The grey baseline running throughout is the gross-wired anatomical adjacency — the fixed connectivity between brain regions that exists regardless of learning. It is always present, always low-amplitude, and represents the biological floor of the dynamic state frame. Above it, stochastic spikes represent topological activation of networks adjacent to the currently active inferential loop. These are not random: they cluster at moments of high network activation (the Grasp spike, the Limit Condition) when intense firing makes excitation of structurally proximate networks more probable. This is consistent with connectome research showing that structural proximity predicts functional co-activation (Human Connectome Project).
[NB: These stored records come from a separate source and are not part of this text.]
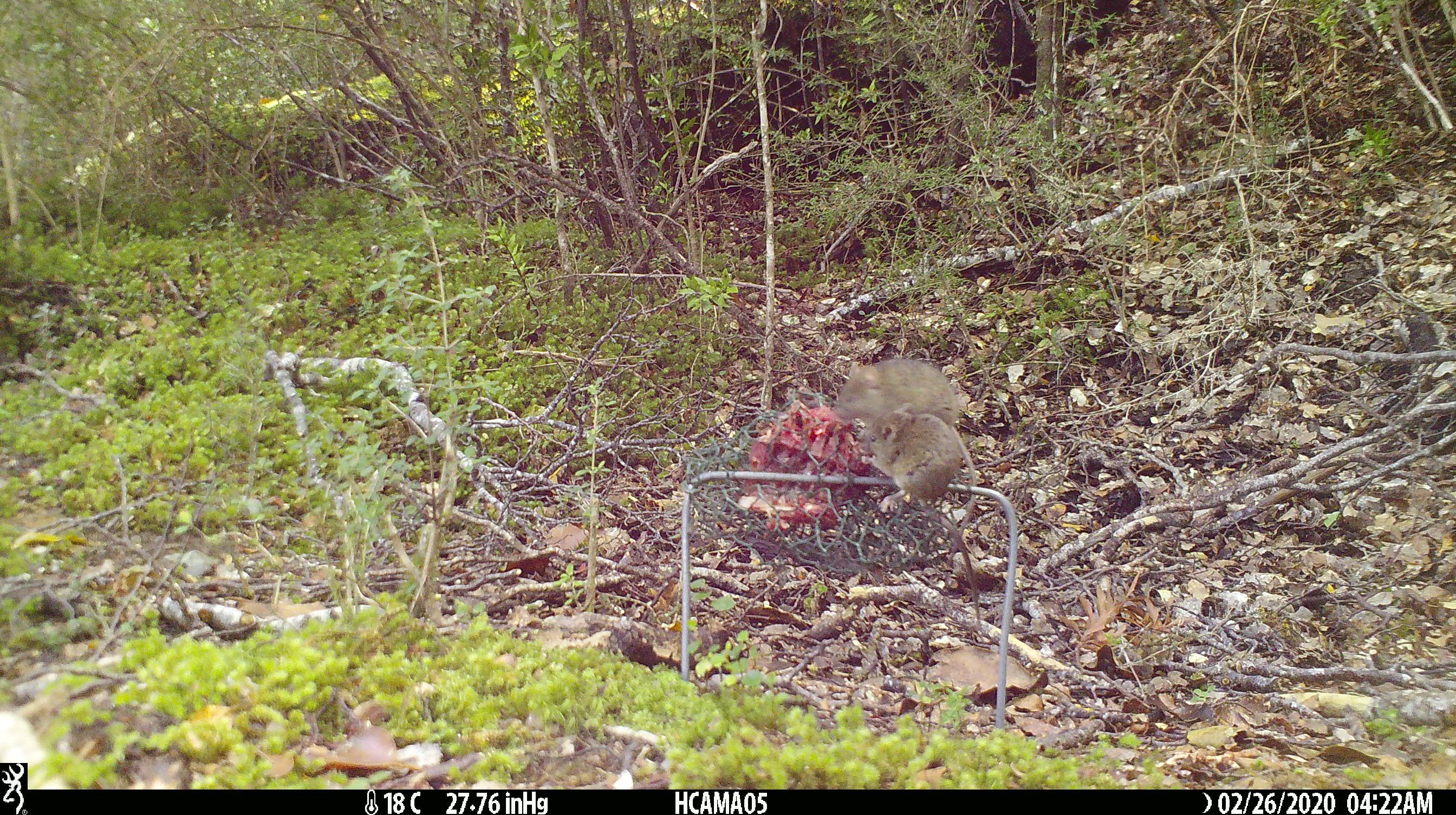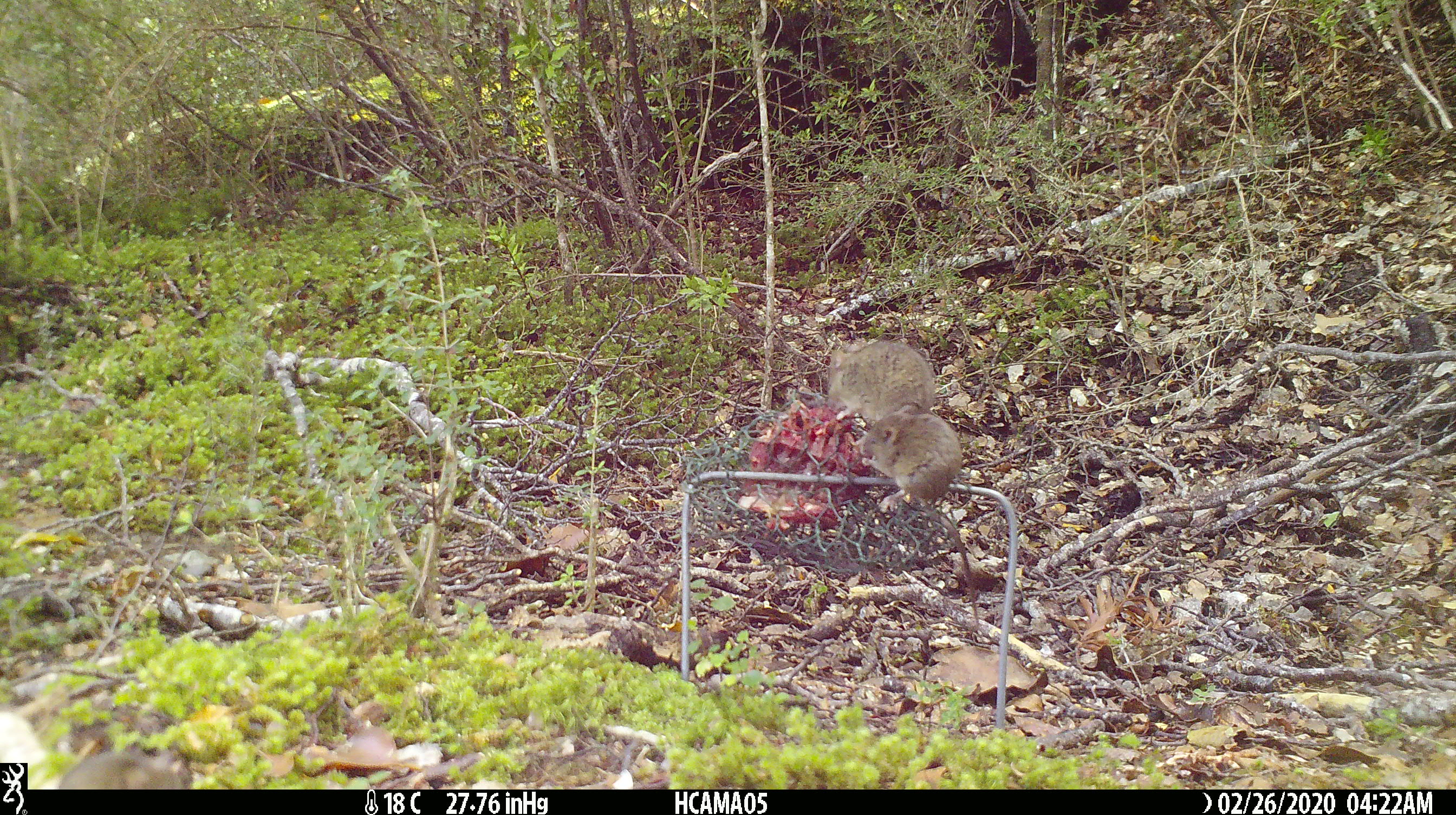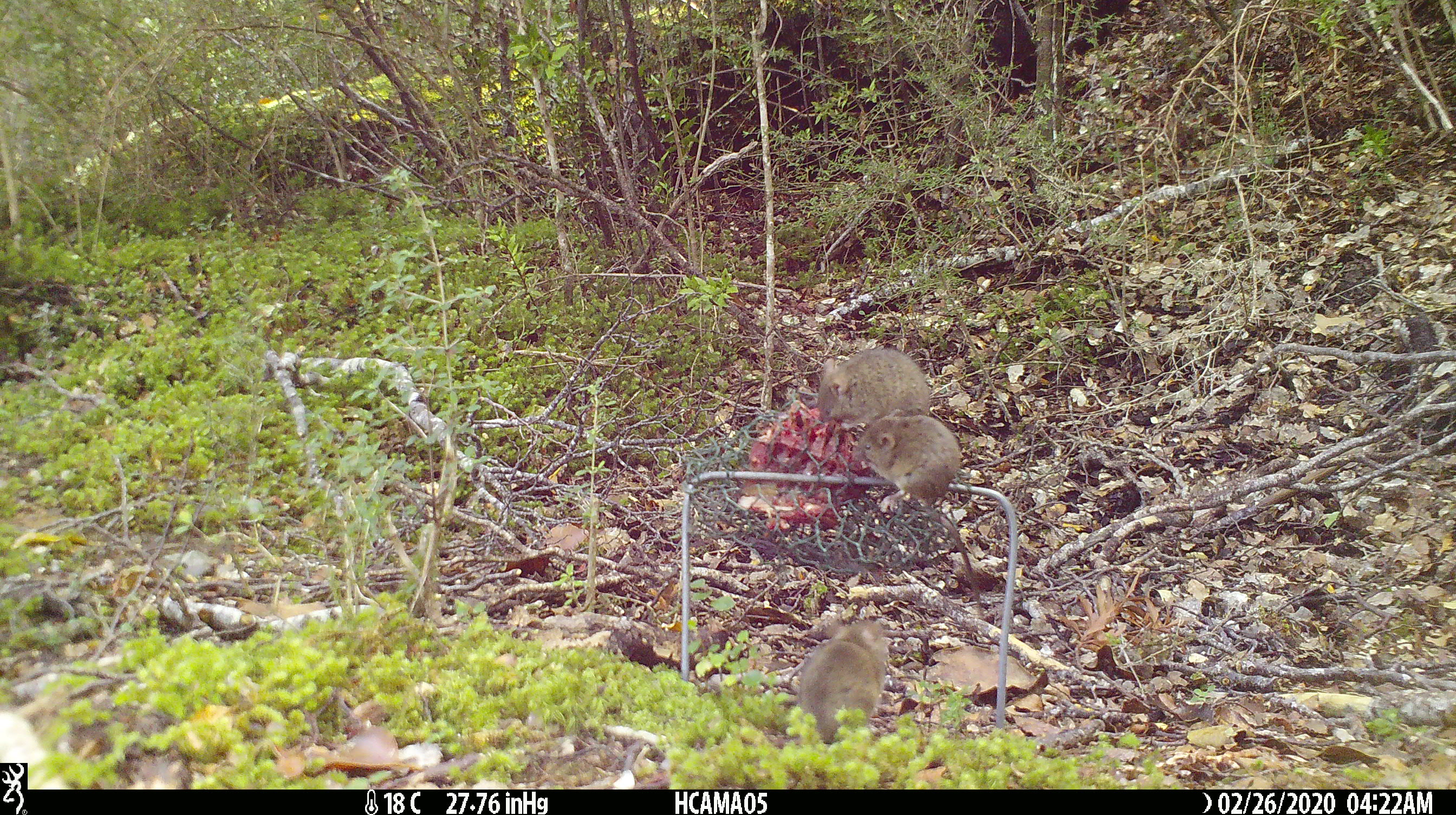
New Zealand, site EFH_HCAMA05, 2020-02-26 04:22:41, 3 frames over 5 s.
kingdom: Animalia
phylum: Chordata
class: Mammalia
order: Rodentia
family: Muridae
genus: Mus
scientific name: Mus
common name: mouse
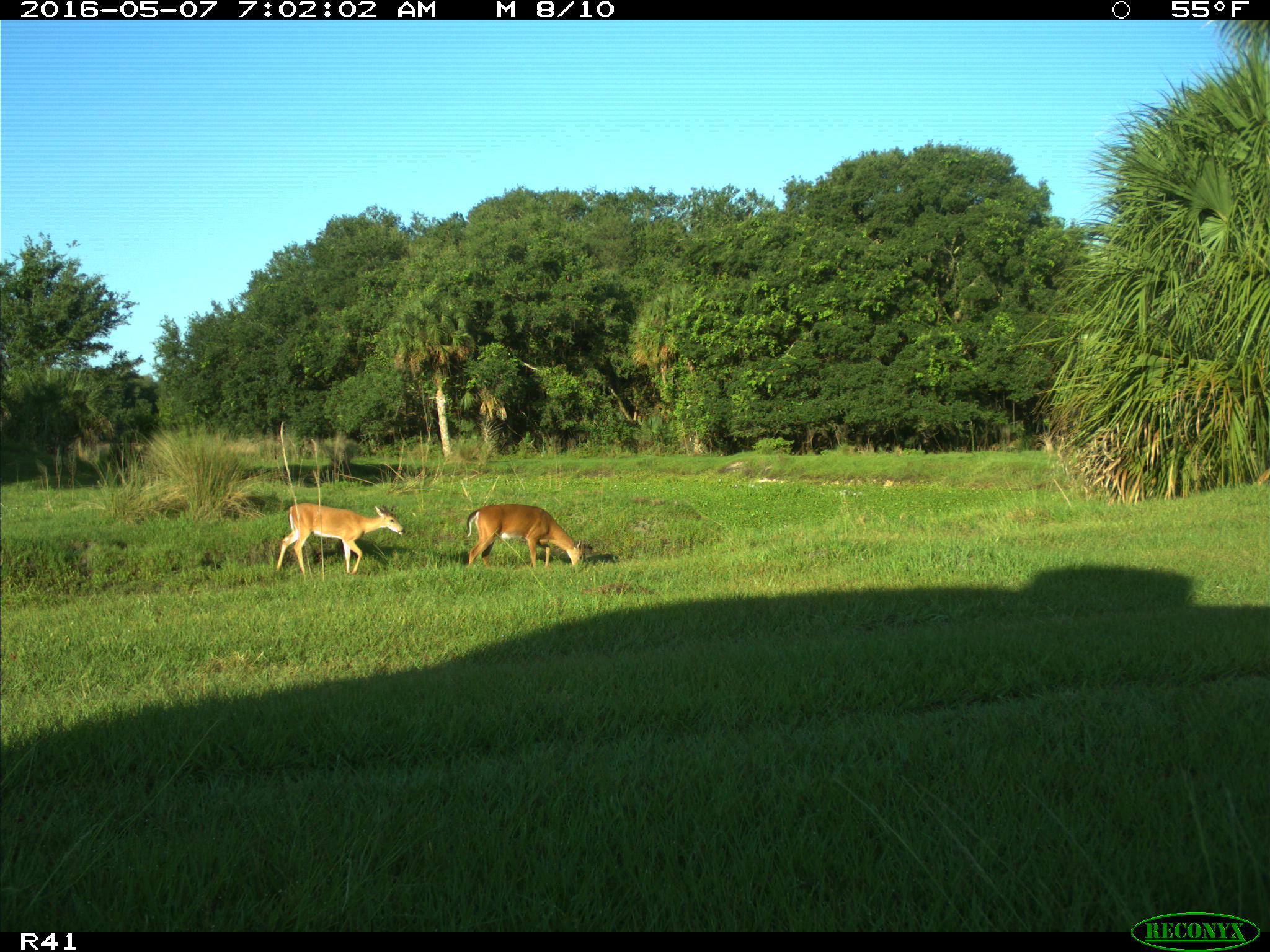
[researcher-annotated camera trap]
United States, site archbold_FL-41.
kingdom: Animalia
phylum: Chordata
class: Mammalia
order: Artiodactyla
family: Cervidae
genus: Odocoileus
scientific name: Odocoileus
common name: deer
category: unidentified deer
Unidentified deer (deer) (Odocoileus).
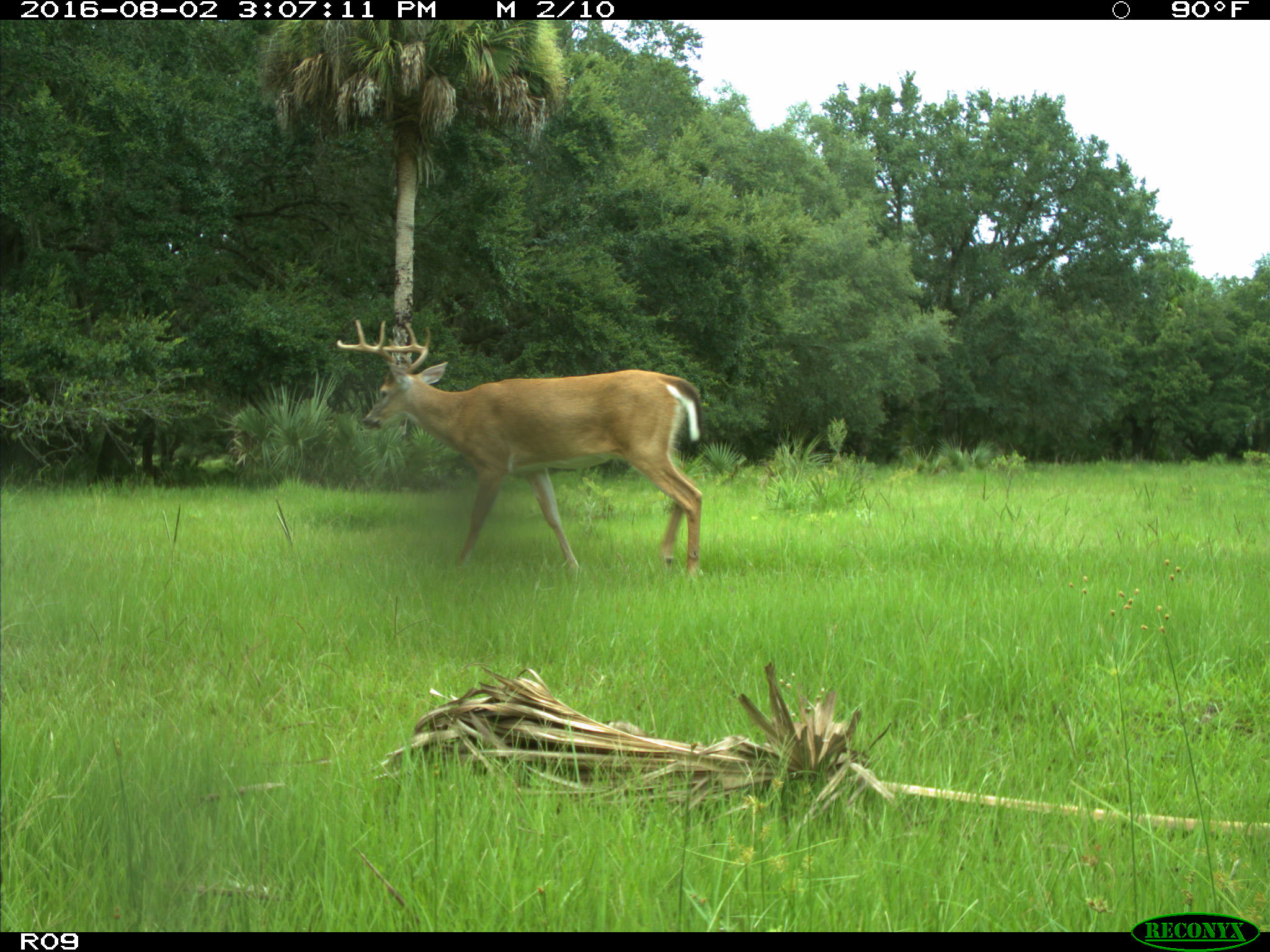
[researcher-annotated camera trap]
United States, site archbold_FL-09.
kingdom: Animalia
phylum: Chordata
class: Mammalia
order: Artiodactyla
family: Cervidae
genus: Odocoileus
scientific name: Odocoileus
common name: deer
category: unidentified deer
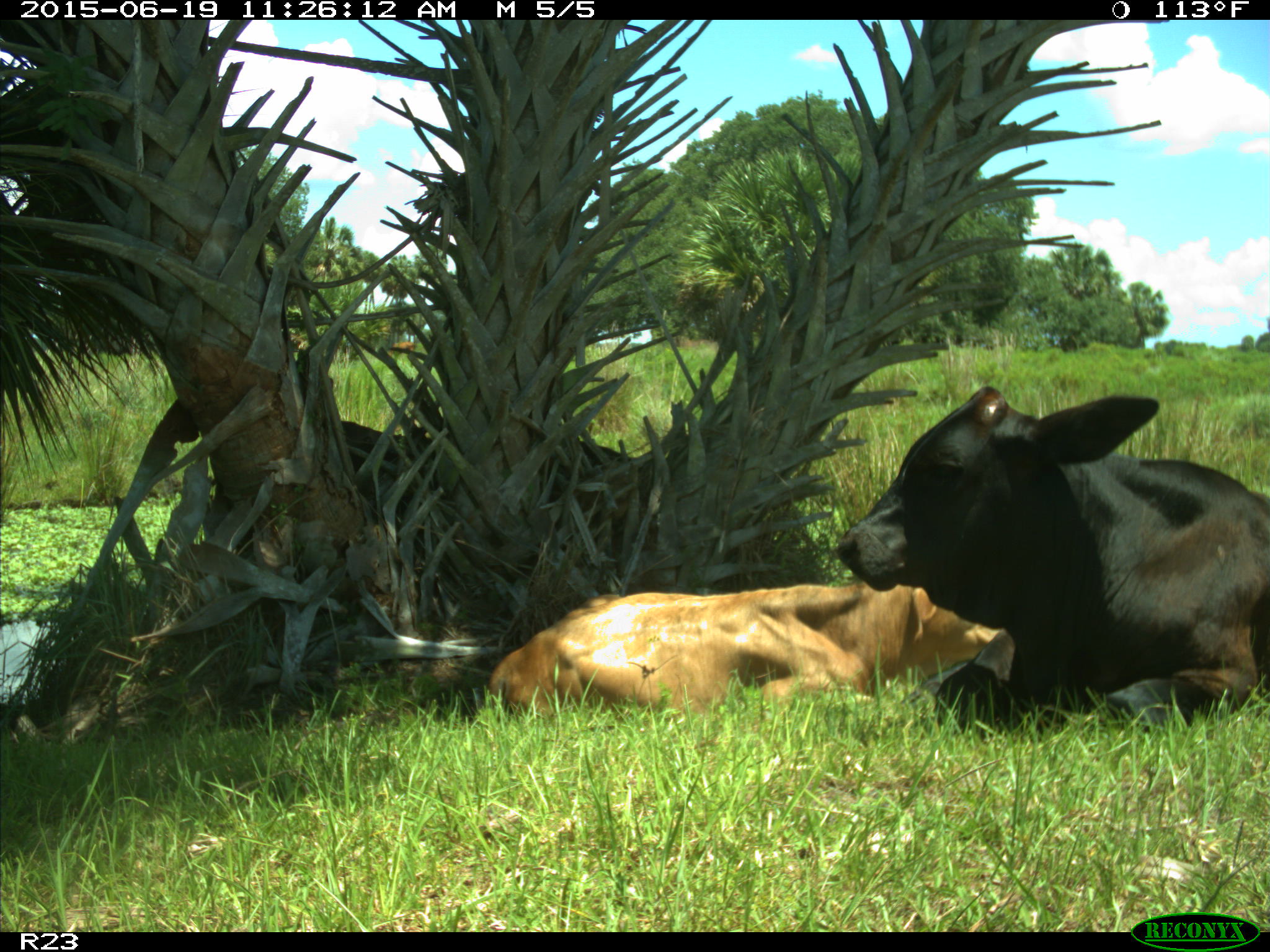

The apparently spontaneous associations that arise during purposive action — a landscape recalled mid-reach, a face during the raise — may reflect this mechanism rather than repression or suppression in the Freudian sense.
Three registers are shown. Fugitive activations decay within seconds and do not reach conscious access. Working memory events persist long enough to be available to attention. Consolidation events — the largest spikes, occurring at the Limit Condition — represent moments where the physics updates the mathematics: this episode is being encoded as a new prior, marginally reshaping the hippocampal model for the next cup of coffee.
In the pre-state frame, pre-ignition events show hippocampal substrate activity warming before the intentional sequence opens, consistent with Christoff et al. (2009), who found hippocampal and default mode network activity preceding conscious awareness by several seconds in meditators observed under fMRI. The panel draws further on Frankland and Bontempi (2005) on systems consolidation, and on Baddeley's model of working memory and its neural implementations. The fugitive activation register is the most speculative element and is acknowledged as such.